The inverse form of recessive dystrophic bullous epidermolysis of Gedd-Dail is the second in frequency. The formation of blisters begins in infancy. Unlike the previous form, the wrinkles of the neck, lower abdomen and back predominate, atrophic scars are formed, and the condition improves with age. Cicatrization of blisters in the oral cavity leads to a restriction of the mobility of the tongue, in the esophagus - to strictures. There are no changes in the nails on the hands (on the feet of the nails are usually dystrophic), tooth damage, milium, fusion of the fingers. Often develop corneal erosions, recurrent traumatic keratitis, which can in early childhood be the only or major manifestation of the disease. The lesion of the eyes is less severe than with the dystrophic bullous epidermolysis of Allopo-Siemens. The inverse shape in the clinical picture resembles the boundary lethal bullous epidermolysis of Gerlitz, but the results of the electron microscopic examination correspond to those observed in the recessive bullous epidermolysis of Allopo-Siemens.

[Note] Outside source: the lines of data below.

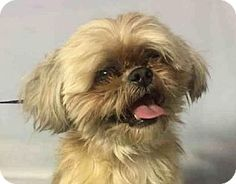 Pictures of Skittles Shih a Shih Tzu for adoption in NYC, NY who needs a loving home.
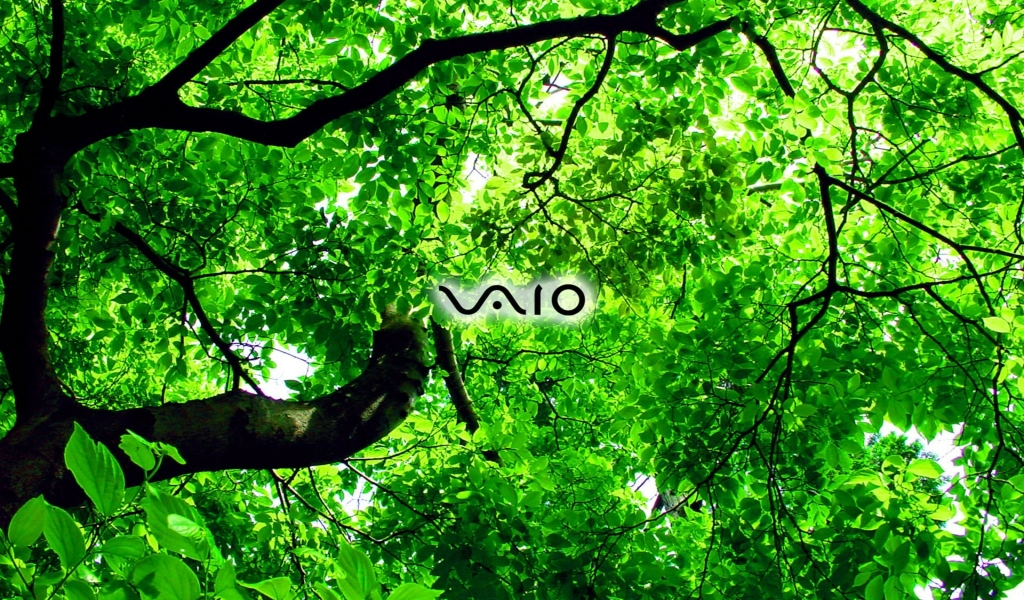 sony vaio wallpaper. Sony Vaio green 1024x600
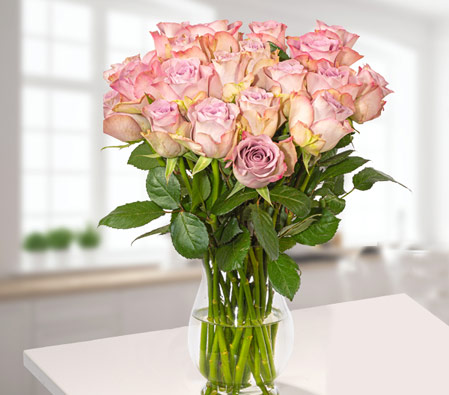 Wonderful Light Pink Roses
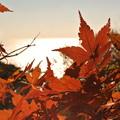 今年最後の秋色!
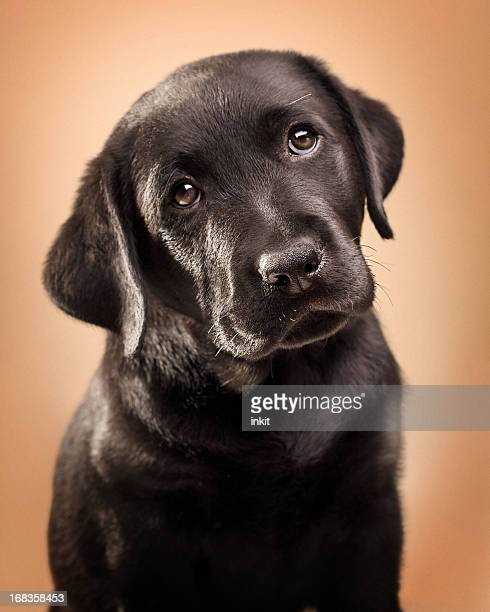 Black Lab Puppy Portrait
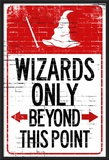 Wizards Only Beyond This Point Sign Poster Photo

In addition to the above forms, a less severe generalized form is described, in which the clinical manifestations are similar to those in the Allopo-Siemens form, but less pronounced, and a localized form in which the rashes are limited to the places of greatest trauma (brushes, feet, knees and elbows). Electron microscopy revealed a decrease in the number of fixing fibrils and a change in their structure in the lesions, as well as in various places of unchanged skin, which resembles the electron microscopic picture in the dystrophic white-populoid bullous epidermolysis of Pazini.

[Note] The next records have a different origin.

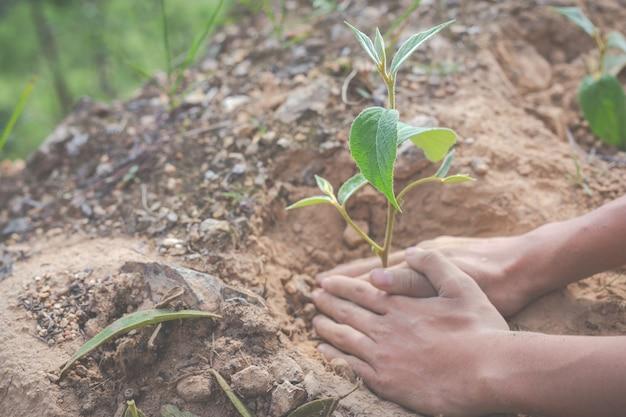 Ochrona środowiska w ogrodzie dla dzieci.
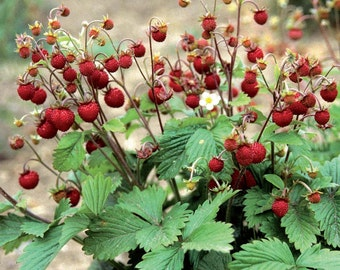 Strawberry Seeds, Red Alpine, Perennial, Gardeners Favorite, 25 Seeds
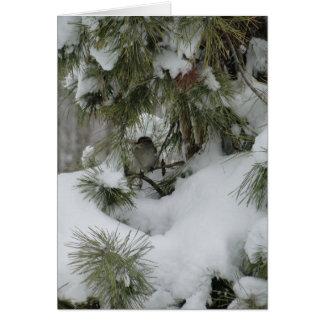 Snowyの常緑樹のすずめ カード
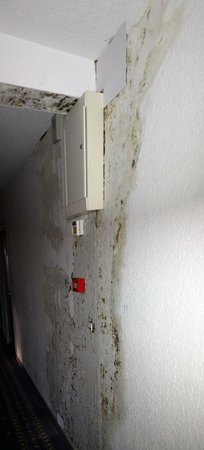Hotel Armen Le Triton: Mold in corridors and guest rooms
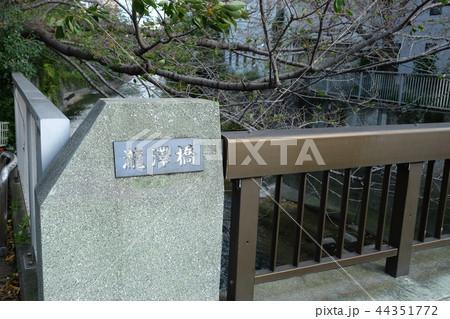 瀧澤橋 神田川 東京都  44351772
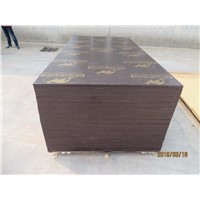 KANGAROO BRAND FILM FACED PLYWOOD, POPLAR CORE, WBP MELAMINE GLUE, BROWN  PRINTED FILM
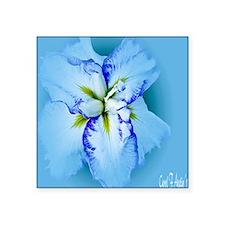 "Iris in Blue Mist Square Sticker 3"" x 3"""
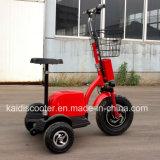 3-wiel Elektrisch Ce van Roadpet van de Gember van het Voertuig van het Sightseeing van de Mobiliteit 500W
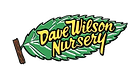 dave wilson.png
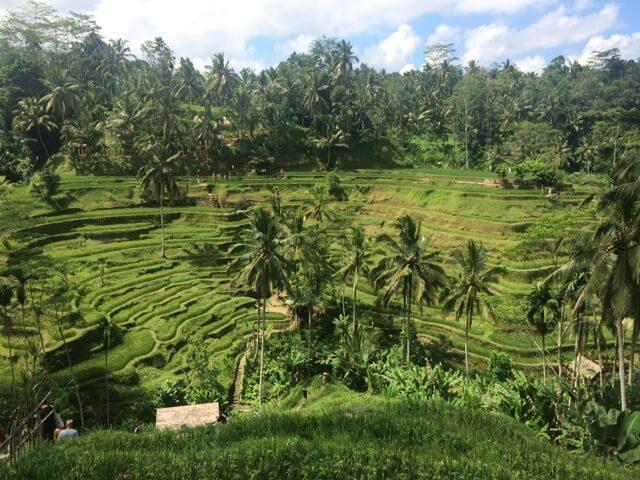 Reisterrassen Bali Ubud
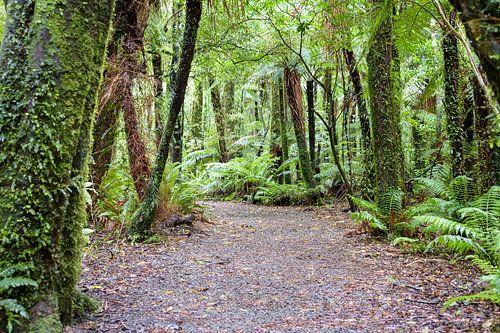 Breed bospad op het Zuidereiland van Nieuw Zeeland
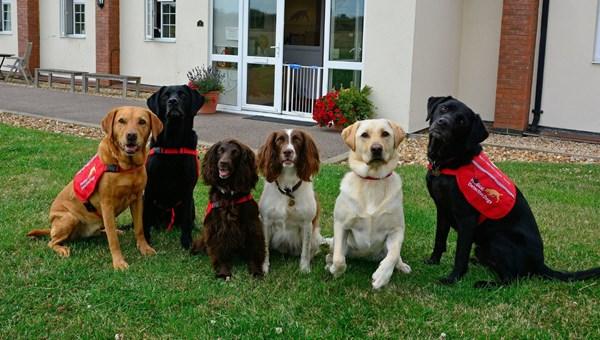"""""""Köpekler 6 haftalık eğitimle corona virüs hastalarını yarım saniyede tespit edebilir"""""""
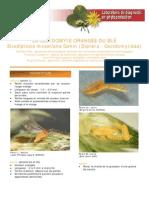 Cécidomyie du blé (2).pdf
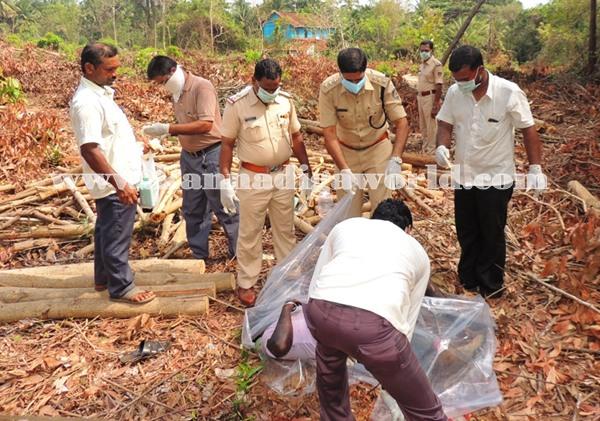 Gangolli- gujjaadi-dead body 029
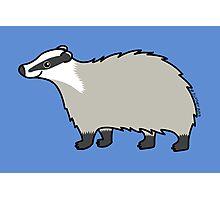 Cute European Badger  Photographic Print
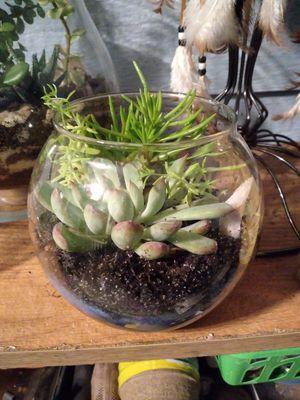 Succulent terrarium for Sale in Covington, GA
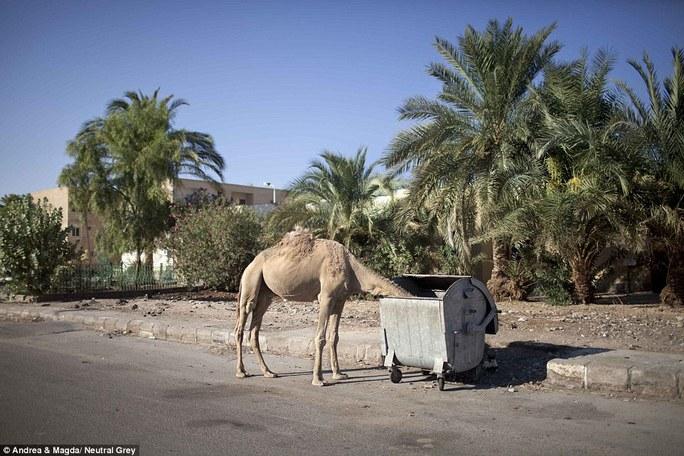 Một con lạc đà bị bỏ rơi đang tìm kiếm thức ăn trong thùng rác ở Nuweiba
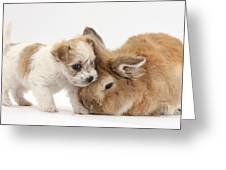 Pup And Rabbit Greeting Card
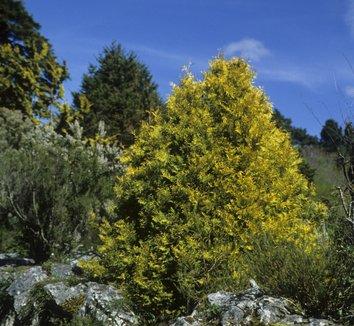 Thuja plicata 'Zebrina' 10 form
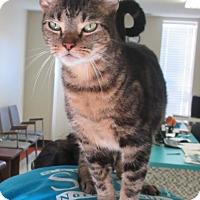 Adopt A Pet :: Lily - Elizabeth City, NC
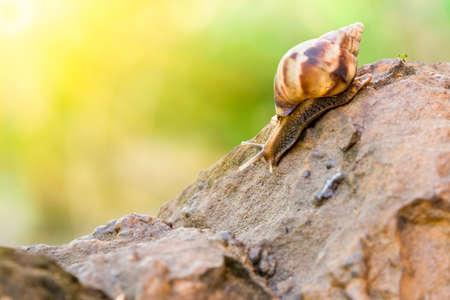 snail climb on rock stone with bur background  Stock Photo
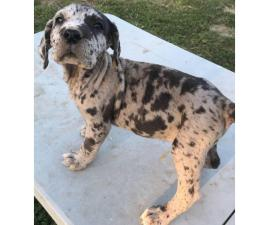 9 Beautiful Daniff Puppies For Sale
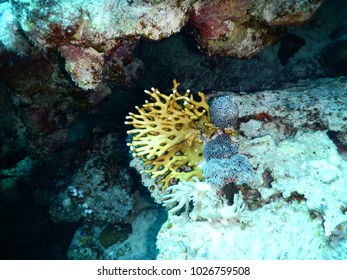 Tropical Coral reef, Underwater shot. Anemones and Soft Corals, Vibrant Colors. Beautiful underwater clip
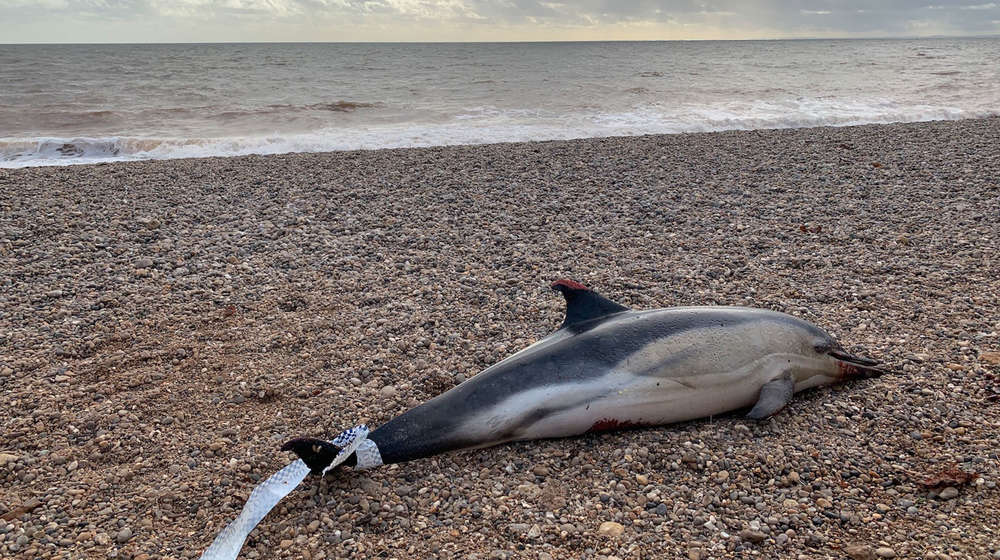 Common dolphin stranded at Branscombe beach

Thus, all forms of dystrophic bullous epidermolysis are histogenetically related.

Acquired bullous epidermolysis is an autoimmune disease of the skin and mucous membranes, which is characterized by the formation of blisters and leads to increased skin vulnerability.

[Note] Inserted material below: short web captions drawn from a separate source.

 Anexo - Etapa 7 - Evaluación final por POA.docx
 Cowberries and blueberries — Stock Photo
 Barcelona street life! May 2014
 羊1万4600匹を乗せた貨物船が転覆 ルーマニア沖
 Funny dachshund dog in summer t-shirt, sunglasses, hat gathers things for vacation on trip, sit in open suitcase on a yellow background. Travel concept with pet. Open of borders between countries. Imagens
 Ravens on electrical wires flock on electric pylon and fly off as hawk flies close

Acquired bullous epidermolysis usually develops in adults. Bullous eruptions suddenly appear on healthy skin or may be caused by some minor trauma. Lesions are accompanied by pain and lead to the formation of scars. Often palms and feet are affected, which leads to disability. Sometimes mucous membranes of the eyes, mouth or genitals can be affected, the larynx and esophagus are also affected. For diagnosis, a skin biopsy is necessary. Eruptions are difficult to treat glucocorticoids. A moderate form of the disease can be treated with colchicine, but heavier forms require the use of cyclosporine or immunoglobulin.